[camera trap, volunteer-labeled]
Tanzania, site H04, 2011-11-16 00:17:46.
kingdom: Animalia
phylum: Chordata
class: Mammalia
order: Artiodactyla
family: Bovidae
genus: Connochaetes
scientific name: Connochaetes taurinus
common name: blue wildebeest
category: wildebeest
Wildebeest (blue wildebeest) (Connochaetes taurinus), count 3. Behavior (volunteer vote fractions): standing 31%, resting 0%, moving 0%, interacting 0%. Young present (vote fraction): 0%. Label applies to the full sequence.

----

*WORK TASK:* Every line of the material must be given again exactly.

*TASK OUTPUT:*
[camera trap, volunteer-labeled]
Tanzania, site H04, 2011-11-16 00:17:46.
kingdom: Animalia
phylum: Chordata
class: Mammalia
order: Artiodactyla
family: Bovidae
genus: Connochaetes
scientific name: Connochaetes taurinus
common name: blue wildebeest
category: wildebeest
Wildebeest (blue wildebeest) (Connochaetes taurinus), count 3. Behavior (volunteer vote fractions): standing 31%, resting 0%, moving 0%, interacting 0%. Young present (vote fraction): 0%. Label applies to the full sequence.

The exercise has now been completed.